Member of the Rajasthan Legislative Assembly
- In office 2008–2013
- Incumbent
- Assumed office 2023
- Preceded by: Dharmnarayan Joshi
- Constituency: Mavli

Personal details
- Born: 1966 (age 58–59) Mavli, Udaipur district, Rajasthan
- Political party: Indian National Congress

= Pushkar Lal Dangi =

Indian politician

Pushkar Lal Dangi (born 1966) is an Indian politician from Rajasthan. He is a member of the Rajasthan Legislative Assembly from Mavli Assembly constituency in Udaipur district. He won the 2023 Rajasthan Legislative Assembly election representing the Indian National Congress.

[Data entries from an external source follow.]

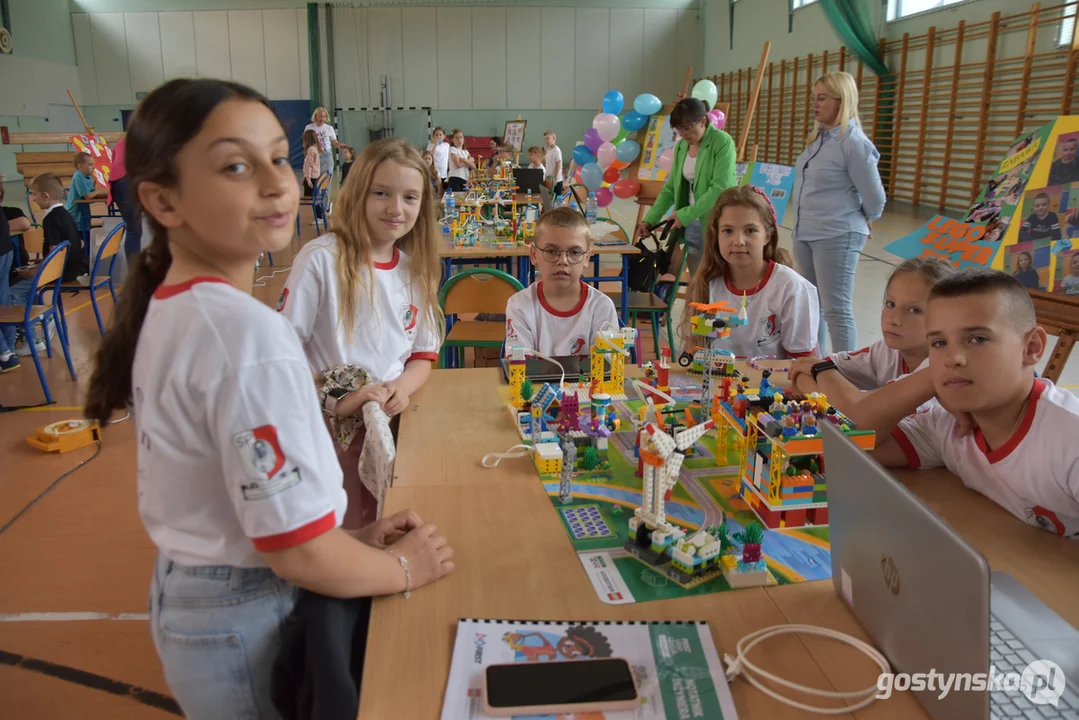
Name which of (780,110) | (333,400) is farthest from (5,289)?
(780,110)

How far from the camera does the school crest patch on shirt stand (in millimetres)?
819

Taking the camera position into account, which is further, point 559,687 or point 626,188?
point 626,188

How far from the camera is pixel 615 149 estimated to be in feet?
27.6

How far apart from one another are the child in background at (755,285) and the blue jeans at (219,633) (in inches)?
64.8

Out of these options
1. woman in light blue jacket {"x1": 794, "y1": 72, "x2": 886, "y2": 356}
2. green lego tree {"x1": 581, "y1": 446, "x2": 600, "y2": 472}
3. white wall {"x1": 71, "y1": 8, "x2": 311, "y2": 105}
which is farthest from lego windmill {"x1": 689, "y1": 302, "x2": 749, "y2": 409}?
white wall {"x1": 71, "y1": 8, "x2": 311, "y2": 105}

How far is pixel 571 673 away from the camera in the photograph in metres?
0.88

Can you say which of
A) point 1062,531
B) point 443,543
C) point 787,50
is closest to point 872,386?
point 1062,531

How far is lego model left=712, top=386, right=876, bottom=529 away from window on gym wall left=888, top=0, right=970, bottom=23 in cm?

== Early life and education ==
Dangi is from Mavli, Udaipur district, Rajasthan. He is the son of Mangilal Dangi. He studied Class 10 and passed the examination in 1984 conducted by the Secondary Education Board of Rajasthan.

== Career ==
Dangi won from Mavli Assembly constituency representing the Indian National Congress in the 2023 Rajasthan Legislative Assembly election. He polled 77,696 votes and defeated his nearest rival, Krishnagopal Paliwal of the Bharatiya Janata Party, by a margin of 1,567 votes. In the 2018 Rajasthan Legislative Assembly election, he lost to Dharmnarayan Joshi of the Bharatiya Janata Party and to Dali Chand Dangi in the 2013 Rajasthan Legislative Assembly election.